No início do mês de agosto, o Líbano sofreu uma grande explosão em um de seus principais armazéns do Beirute, capital do país. O local se tratava do principal porto de exportação do Brasil, um dos parceiros dos libaneses no comércio de gado vivo, além de cortes congelados. Segundo Rala Saleh, sócio de trading que atua diretamente na venda de carnes brasileiras no Oriente Médio, as exportações devem ser afetadas e precisarão se readaptar por um período ainda indeterminado, uma vez que o projeto de reconstrução do porto será executado a longo prazo. Sendo assim, não há previsões para as relações comerciais do ramo de bovinos vivos e carnes congeladas se estabilizarem.

No entanto, o Líbano manterá seus investimentos nos produtos brasileiros que não precisam de refrigeração, bem como as entregas serão desviadas para dois portos menores que são aptos a receber mercadorias do Brasil.

O Brasil vem conquistando espaço no comércio de carne bovina com o Oriente Médio desde que a Índia reduziu as exportações de carne de búfalo. No entanto, o foco nos países árabes não está relacionado apenas aos cortes de carne, mas também direcionado para as exportações de gado vivo, cujo avanço brasileiro classifica-se como exponencial.

Inicialmente, o comércio tinha a função de satisfazer as tradições religiosas de alguns países árabes e neste período (2002), o Brasil representava uma parcela mínima no mercado. Apesar disso, surgiram novas demandas no fim da primeira década dos anos 2000 e isto fez com que o país rapidamente se tornasse um grande exportador.

Em 2008, cerca de 27,4 % da venda foi exportada para o Líbano, primeiro país a se interessar pelo Brasil e que o fez se deslanchar no mercado e se tornar, em 2009, o quarto maior exportador do ramo. Na década seguinte, em 2014, o país continuou a investir no Brasil, chegando a importar cerca de 128 milhões de dólares de bovinos vivos e 14,2 milhões de dólares de carne in natura.

O Oriente Médio consiste em um grupo de nações cuja cultura e religião são bastante diversificadas, no entanto, a maior parte da população é composta por muçulmanos e uma das principais tradições religiosas se trata do consumo de carne halal, em que o método de preparo exige fidelidade aos procedimentos determinados pela legislação dos países que a consomem. Nesse sentido, para que os frigoríficos brasileiros possam vender este tipo de carne, são necessárias medidas de certificação, bem como auditorias nas indústrias, que resultam em um processo mais demorado, além de custos elevados. Sendo assim, a venda de gado vivo torna torna-se a alternativa mais promissora para o comércio brasileiro.

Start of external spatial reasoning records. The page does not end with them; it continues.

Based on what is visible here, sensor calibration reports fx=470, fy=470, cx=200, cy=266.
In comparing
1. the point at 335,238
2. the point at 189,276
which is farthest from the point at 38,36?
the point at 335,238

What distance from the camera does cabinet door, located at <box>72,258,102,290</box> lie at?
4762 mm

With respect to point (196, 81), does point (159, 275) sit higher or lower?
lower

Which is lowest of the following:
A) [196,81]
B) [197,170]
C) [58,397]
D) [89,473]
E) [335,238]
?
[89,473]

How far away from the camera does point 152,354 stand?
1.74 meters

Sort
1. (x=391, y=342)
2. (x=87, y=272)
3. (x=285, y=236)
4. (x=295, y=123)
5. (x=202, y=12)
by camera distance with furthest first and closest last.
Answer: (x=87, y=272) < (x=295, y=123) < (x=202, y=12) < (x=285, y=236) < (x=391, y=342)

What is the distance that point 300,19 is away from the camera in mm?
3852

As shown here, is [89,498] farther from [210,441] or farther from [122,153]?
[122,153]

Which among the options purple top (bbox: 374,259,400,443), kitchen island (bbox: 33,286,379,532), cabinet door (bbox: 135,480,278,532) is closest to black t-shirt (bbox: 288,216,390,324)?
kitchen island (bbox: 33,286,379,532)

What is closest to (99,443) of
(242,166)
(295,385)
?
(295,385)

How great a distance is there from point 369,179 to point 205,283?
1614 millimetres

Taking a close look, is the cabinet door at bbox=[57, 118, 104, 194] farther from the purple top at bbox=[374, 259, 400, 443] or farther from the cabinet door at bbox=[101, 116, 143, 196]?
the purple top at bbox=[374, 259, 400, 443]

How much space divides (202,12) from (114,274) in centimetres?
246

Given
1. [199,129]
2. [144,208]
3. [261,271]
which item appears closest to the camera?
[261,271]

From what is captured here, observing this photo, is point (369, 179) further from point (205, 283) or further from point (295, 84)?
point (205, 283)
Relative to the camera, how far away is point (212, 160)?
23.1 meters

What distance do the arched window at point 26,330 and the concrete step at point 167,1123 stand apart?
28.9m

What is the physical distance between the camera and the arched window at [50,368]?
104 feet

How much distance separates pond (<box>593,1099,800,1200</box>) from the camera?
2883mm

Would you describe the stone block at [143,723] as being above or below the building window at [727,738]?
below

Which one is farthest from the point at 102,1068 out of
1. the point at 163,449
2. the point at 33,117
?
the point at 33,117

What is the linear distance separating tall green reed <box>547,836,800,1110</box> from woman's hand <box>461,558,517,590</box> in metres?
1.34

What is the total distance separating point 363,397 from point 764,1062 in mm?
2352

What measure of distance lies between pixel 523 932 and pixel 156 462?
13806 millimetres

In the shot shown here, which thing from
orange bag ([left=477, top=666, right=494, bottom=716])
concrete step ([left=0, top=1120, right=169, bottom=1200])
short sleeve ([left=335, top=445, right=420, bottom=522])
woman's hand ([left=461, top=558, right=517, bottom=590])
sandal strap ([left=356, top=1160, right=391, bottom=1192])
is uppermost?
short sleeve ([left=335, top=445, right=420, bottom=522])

Em 2019, os embarques para o Líbano somaram 32,9 mil toneladas, sendo a terceira maior exportação, atrás do Iraque (46,6 mil) e Turquia (52,7 mil), de acordo com dados do sistema Agrostat, do Ministério da Agricultura. A receita também foi a terceira maior, no total de 52,9 milhões de dólares, depois do Iraque, 89,2 milhões e Turquia, 116,9 milhões de dólares.

Na região do Oriente Médio há outros líderes de consumo da carne brasileira, com destaque para o Egito, cuja preferência são os cortes congelados. Ano passado, as importações egípcias somaram 165,5 mil toneladas e renderam para o Brasil um volume de 484 milhões de dólares.

O país ainda conta com uma previsão de 50% de aumento nas exportações até a próxima década, entre carne bovina e outras proteínas animais, segundo a pesquisa Outlook 2029 da Federação das Indústrias de São Paulo. Sem dúvidas, a bovinocultura é um mercado que se manterá promissor por muitos anos para o Brasil.